А. Ахматова. Том 1. Стихотворения и поэмы.


ЭПИЧЕСКИЕ МОТИВЫ

       Я пою, и лес зеленеет.
       Б. А.
       1
      
       В то время я гостила на земле.
       Мне дали имя при крещенье - Анна,
       Сладчайшее для губ людских и слуха.
       Так дивно знала я земную радость
       И праздников считала не двенадцать,
       А столько, сколько было дней в году.
       Я, тайному велению покорна,
       Товарища свободного избрав,
       Любила только солнце и деревья.
       Однажды поздним летом иностранку
       Я встретила в лукавый час зари,
       И вместе мы купались в теплом море,
       Ее одежда странной мне казалась,
       Еще страннее - губы, а слова -
       Как звезды падали сентябрьской ночью.
       И стройная меня учила плавать,
       Одной рукой поддерживая тело
       Неопытное на тугих волнах.
       И часто, стоя в голубой воде,
       Она со мной неспешно говорила,
       И мне казалось, что вершины леса
       Слегка шумят, или хрустит песок,
       Иль голосом серебряным волынка
       Вдали поет о вечере разлук.
       Но слов ее я помнить не могла
       И часто ночью с болью просыпалась.
       Мне чудился полуоткрытый рот,
       Ее глаза и гладкая прическа.
       Как вестника небесного, молила
       Я девушку печальную тогда:
       Скажи, скажи, зачем угасла память
       И, так томительно лаская слух,
       Ты отняла блаженство повторенья?..
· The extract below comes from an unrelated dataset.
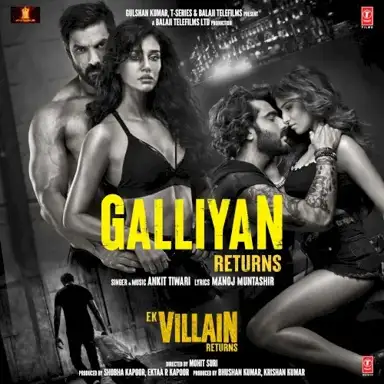 Galliyan Returns (From “Ek Villain Returns”)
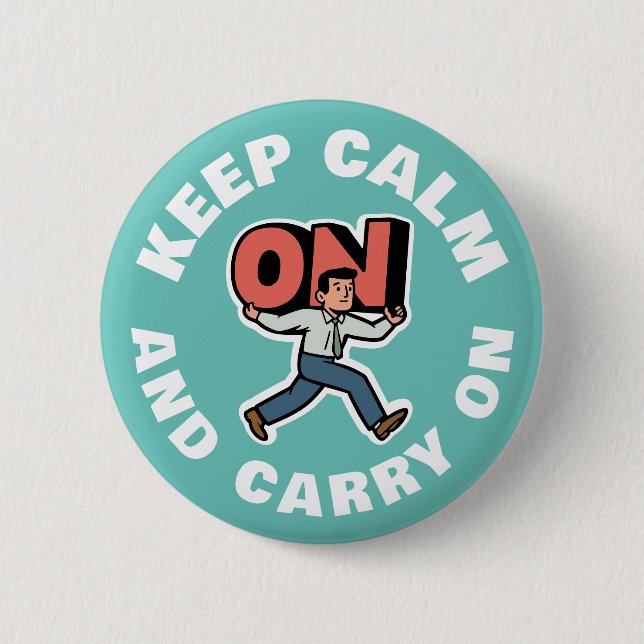Keep Calm And Carry On Button (Front)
       И только раз, когда я виноград
       В плетеную корзинку собирала,
       А смуглая сидела на траве,
       Глаза закрыв и распустивши косы,
       И томною была и утомленной
       От запаха тяжелых синих ягод
       И пряного дыханья дикой мяты, -
       Она слова чудесные вложила
       В сокровищницу памяти моей,
       И, полную корзину уронив,
       Припала я к земле сухой и душной,
       Как к милому, когда поет любовь.
      
       1913. Осень
      
       2
      
       Покинув рощи родины священной
       И дом, где Муза Плача изнывала,
       Я, тихая, веселая, жила
       На низком острове, который, словно плот,
       Остановился в пышной невской дельте.
       О, зимние таинственные дни,
       И милый труд, и легкая усталость,
       И розы в умывальном кувшине!
       Был переулок снежным и недлинным.
       И против двери к нам стеной алтарной
       Воздвигнут храм святой Екатерины.
       Как рано я из дома выходила,
       И часто по нетронутому снегу,
       Свои следы вчерашние напрасно
       На бледной, чистой пелене ища,
       И вдоль реки, где шхуны, как голубки,
       Друг к другу нежно, нежно прижимаясь,
       О сером взморье до весны тоскуют, -
       Я подходила к старому мосту.
       Там комната, похожая на клетку,
       Под самой крышей в грязном, шумном доме,
       Где он, как чиж, свистал перед мольбертом,
       И жаловался весело, и грустно
       О радости небывшей говорил.
       Как в зеркало, глядела я тревожно
       На серый холст, и с каждою неделей
       Все горше и страннее было сходство
       Мое с моим изображеньем новым.
       Теперь не знаю, где художник милый,
       С которым я из голубой мансарды
       Через окно на крышу выходила
       И по карнизу шла над смертной бездной,
       Чтоб видеть снег, Неву и облака, -
       Но чувствую, что Музы наши дружны
       Беспечной и пленительною дружбой,
       Как девушки, не знавшие любви.
      
       3
      
       Смеркается, и в небе темно-синем,
       Где так недавно храм Ерусалимский
       Таинственным сиял великолепьем,
       Лишь две звезды над путаницей веток.
       И снег летит откуда-то не сверху,
       А словно подымается с земли,
       Ленивый, ласковый и осторожный.
       Мне странною в тот день была прогулка.
       Когда я вышла, ослепил меня
       Прозрачный отблеск на вещах и лицах.
       Как будто всюду лепестки лежали
       Тех желто-розовых некрупных роз,
       Название которых я забыла.
       Безветреннми, сухой, морозный воздух
       Так каждый звук лелеял и хранил.
       Что мнилось мне: молчанья не бывает.
       И на мосту, сквозь ржавые перила
       Просовывая руки в рукавичках.
       Кормили дети пестрых жадных уток.
       Что кувыркались в проруби чернильной.
       И я подумала: не может быть,
       Чтоб я когда-нибудь забыла это.
       И если трудный путь мне предстоит,
       Вот легкий груз, который мне под силу
       С собою взять, чтоб в старости, в болезни,
       Быть может, в нищете - припоминать
       Закат неистовый, и полноту
       Душевных сил, и прелесть милой жизни.